И принц проводил часы напролет в одной единственной комнате, прерываясь иногда, чтобы немного поспать на полу, тут же. В эту маленькую, тесную комнатку, которую Азриэль уже начинал ненавидеть — глаза привыкли к обстановке и больше не воспринимали деталей, — иногда заходила мама. Она заставляла Азриэля покушать, целовала Чару в лоб и с лаской гладила по волосам. В ее глазах он видел такую муку, что всякий раз отворачивался. Отец тоже заходил, но ему было еще тяжелее. Азгор, король Подземелья, не мог проводить много времени даже с собственной умирающей дочерью. Азриэль, к тому же, видел, что ему сложно выразить сильное чувство, горевшее в глазах. Отец любил Чару, но… Азриэль с горечью наблюдал, как он отводит глаза и густым басом бормочет извинения.

Юный принц не понимал, как можно так. Казалось, в целом мире он остался один. Он и мягкая кровать с хрупкой больной девочкой. Родители перестали быть домашними, представая в ином, королевском, виде. У них были какие-то дела, бумаги и доклады, а в четырех стенах сидел принц и караулил почти мертвую подругу.

Дни завертелись вокруг него бесцветным калейдоскопом, однообразные и серые, они сливались в липкую тягучую массу. Комната окончательно осточертела, но вот Чара… Он мог смотреть на нее часами и даже не моргать. С каждым днем ему казалось, что ресницы девочки дрожат, и она вот-вот проснется. Но ничего такого не случалось. Это все бесплодные иллюзии, верно?

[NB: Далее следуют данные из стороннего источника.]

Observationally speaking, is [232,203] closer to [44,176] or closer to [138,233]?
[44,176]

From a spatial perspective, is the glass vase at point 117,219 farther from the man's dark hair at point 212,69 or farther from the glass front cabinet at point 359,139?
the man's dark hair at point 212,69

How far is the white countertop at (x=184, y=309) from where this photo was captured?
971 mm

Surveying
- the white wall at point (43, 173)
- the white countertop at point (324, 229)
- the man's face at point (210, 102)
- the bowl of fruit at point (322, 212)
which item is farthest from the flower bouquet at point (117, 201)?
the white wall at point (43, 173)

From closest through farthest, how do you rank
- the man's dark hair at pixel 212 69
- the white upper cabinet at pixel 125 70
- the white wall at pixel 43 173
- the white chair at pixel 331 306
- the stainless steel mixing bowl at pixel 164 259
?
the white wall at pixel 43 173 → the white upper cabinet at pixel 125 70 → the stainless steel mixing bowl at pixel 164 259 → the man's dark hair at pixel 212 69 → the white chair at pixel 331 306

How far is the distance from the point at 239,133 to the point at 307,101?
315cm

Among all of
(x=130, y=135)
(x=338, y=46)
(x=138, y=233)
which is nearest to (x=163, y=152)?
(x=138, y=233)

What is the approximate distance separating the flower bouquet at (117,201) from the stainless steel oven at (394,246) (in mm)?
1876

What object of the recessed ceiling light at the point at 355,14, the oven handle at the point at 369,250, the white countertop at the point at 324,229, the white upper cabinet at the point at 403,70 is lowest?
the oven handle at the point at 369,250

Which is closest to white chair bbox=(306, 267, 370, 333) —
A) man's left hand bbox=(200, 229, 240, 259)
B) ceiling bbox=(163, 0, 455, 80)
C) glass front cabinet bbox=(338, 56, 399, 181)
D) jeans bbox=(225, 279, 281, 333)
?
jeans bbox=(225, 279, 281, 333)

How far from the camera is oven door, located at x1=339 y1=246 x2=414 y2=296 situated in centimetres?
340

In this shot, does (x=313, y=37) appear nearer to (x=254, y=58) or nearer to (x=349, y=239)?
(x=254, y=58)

В комнате стояли часы специально для того, чтобы вовремя дать лекарство. Альфис сказала, что если пропустить прием, то Чаре станет хуже, и исправить это будет нельзя. Азриэль так боялся, что однажды забудет об этом или задремлет, и Чара заснет навсегда.

Время текло, тянулось, плелось. Родители, как начинало казаться Азриэлю, часто шептались, поглядывая на него. А однажды отец зашел в комнату и пробасил:

— Сынок, ты не думаешь, что тебе стоит немного прогуляться со сверстниками и… — он, будто смутившись, замолчал, кинул взгляд на Чару и тут же отвел его.

Азриэль моргнул, не совсем поняв, о чем его только что спросили. Глянул на часы.

— Пап, но через час Чаре нужно выпить…

— Знаю, — мягко прервал он. — Мы с мамой обо всем позаботимся.

Азриэль помотал головой. Нет, он не станет никуда уходить. Он сам поможет Чаре и останется с ней, пусть даже придется просидеть в этой комнате всю оставшуюся жизнь.

Азгор еще немного помялся на пороге. Он видел, как поплохел за последние дни сын, видел, как он мучается, сам даже не понимая этого, но понятия не имел, как правильно поступить в таком случае. Тори все твердила ему, что нужно что-то решать…

Азриэль дождался, пока отец выйдет, оставив попытки вытащить его из комнаты. Внутри теснилось возмущение и усталость, глаза почему-то чесались, хотелось их потереть. Но он не собирался выходить и уж тем более играть с кем-то, как пытались внушить родители. «Они ничего не понимают», — вертелось в голове, и именно в этот момент принц ощутил, насколько стал одинок. Все эти дети… Такие же, как и он сам — монстры. С ними можно пообщаться, возможно, поиграть в какую-нибудь ребяческую игру. Но у них не было той решительной смелости и блеска в глазах, не было той безграничной фантазии, двери которой открывала для него только Чара. Он не может ее потерять, верно? Конечно, не может… От этой мысли стало легко, и Азриэль, с ложечки аккуратно напоив Чару лекарством, пристроился рядом с ней, свернулся, стараясь не шуметь. Зачем? Он был бы счастлив, если бы подруга проснулась. Но зная, что этого не случится, принц не хотел ее беспокоить.